◆ Task details ◆
Return word for word the part of the passage on the Taco Bell curse that begins at the words "But not because" and stops after the words "headed for trouble.".

◆ Text excerpt ◆
━━━━━━━━━━━━━━━━

Adrian Gonzalez should be worried.
But not because the Red Sox are in last place in the AL East. On Wednesday, Taco Bell released a $5 Buck Big Hitter Box with the Boston first baseman on the cover. And if history is any indication, the latest endorser for the American-adapted Mexican fast food chain could be headed for trouble.
Call it the Taco Bell curse.
Superstition and sport have gone hand in hand since the first balls were thrown, kicked or tossed through a hoop. Just about any NFL fan can rattle off a few instances of the Madden curse, where the player on the video game cover has a decline in performance or is injured. Marshall Faulk never rushed for 1,000 yards the rest of his career after appearing on the 2003 cover. Last season Peyton Hillis missed five games with a hamstring injury after gracing the Madden NFL 12 box.

━━━━━━━━━━━━━━━━

[Stored items]
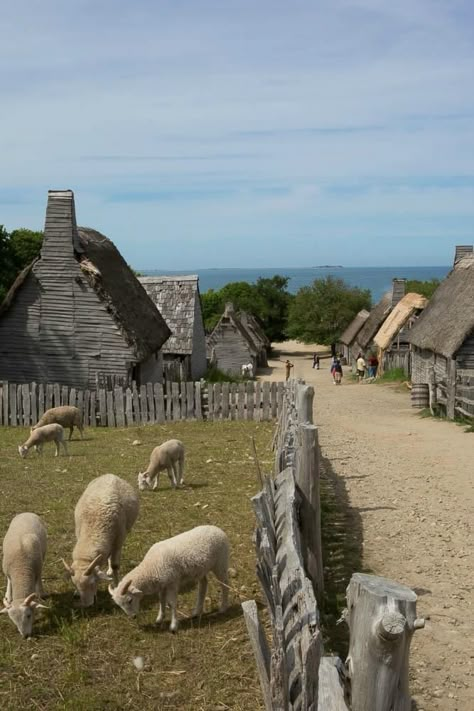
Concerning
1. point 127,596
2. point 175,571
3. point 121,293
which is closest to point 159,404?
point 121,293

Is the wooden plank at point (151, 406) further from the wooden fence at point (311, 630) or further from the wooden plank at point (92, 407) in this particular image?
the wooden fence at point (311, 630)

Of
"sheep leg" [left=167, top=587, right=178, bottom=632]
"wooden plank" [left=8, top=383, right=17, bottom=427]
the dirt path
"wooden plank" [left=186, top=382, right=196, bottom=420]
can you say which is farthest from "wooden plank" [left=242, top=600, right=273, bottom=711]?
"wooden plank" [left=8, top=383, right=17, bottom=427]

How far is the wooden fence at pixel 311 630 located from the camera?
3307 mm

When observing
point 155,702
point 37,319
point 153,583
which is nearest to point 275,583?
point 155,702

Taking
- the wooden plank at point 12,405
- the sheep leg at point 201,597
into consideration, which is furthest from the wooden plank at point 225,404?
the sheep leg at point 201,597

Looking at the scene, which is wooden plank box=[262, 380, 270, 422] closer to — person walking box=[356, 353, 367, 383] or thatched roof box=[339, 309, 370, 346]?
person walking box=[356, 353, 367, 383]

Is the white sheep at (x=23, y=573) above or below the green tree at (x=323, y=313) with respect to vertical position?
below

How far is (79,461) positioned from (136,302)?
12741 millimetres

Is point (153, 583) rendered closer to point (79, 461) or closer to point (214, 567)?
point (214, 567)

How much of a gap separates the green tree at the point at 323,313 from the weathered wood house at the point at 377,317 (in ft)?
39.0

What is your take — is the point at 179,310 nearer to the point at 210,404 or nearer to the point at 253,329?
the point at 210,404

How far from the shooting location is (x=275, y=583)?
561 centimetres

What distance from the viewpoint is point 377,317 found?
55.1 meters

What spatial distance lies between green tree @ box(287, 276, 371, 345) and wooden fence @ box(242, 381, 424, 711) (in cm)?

━━━━━━━━━━━━━━━━

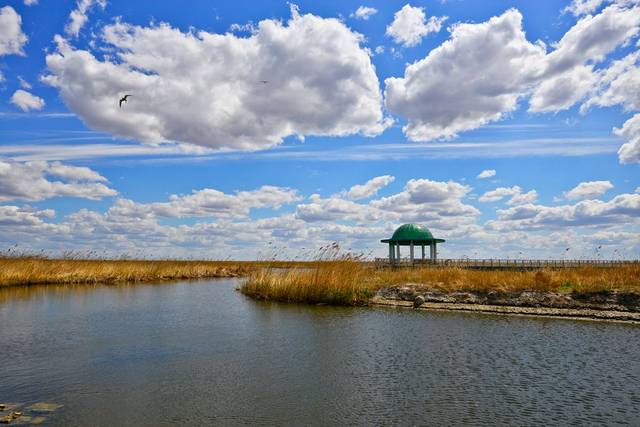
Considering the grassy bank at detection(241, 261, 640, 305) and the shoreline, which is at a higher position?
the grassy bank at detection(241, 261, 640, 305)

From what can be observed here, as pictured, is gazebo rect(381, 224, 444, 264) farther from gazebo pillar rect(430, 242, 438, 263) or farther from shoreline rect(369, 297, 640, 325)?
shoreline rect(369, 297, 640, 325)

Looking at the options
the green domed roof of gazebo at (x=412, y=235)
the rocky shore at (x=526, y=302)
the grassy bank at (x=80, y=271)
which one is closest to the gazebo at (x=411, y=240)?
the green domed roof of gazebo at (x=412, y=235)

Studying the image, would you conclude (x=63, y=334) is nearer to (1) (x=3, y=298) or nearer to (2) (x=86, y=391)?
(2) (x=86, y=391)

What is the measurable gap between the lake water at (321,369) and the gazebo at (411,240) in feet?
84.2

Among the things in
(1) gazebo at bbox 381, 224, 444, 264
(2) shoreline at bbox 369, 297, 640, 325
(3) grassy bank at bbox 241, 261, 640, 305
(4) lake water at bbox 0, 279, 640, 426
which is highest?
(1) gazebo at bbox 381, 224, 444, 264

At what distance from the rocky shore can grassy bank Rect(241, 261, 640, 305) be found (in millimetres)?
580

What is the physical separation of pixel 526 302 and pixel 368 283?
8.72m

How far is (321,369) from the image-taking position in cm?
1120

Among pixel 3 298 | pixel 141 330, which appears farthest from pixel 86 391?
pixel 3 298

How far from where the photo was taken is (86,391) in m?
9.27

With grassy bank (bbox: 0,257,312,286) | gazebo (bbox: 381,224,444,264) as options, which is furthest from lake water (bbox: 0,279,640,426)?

━━━━━━━━━━━━━━━━

◆ Solution for this problem ◆
But not because the Red Sox are in last place in the AL East. On Wednesday, Taco Bell released a $5 Buck Big Hitter Box with the Boston first baseman on the cover. And if history is any indication, the latest endorser for the American-adapted Mexican fast food chain could be headed for trouble.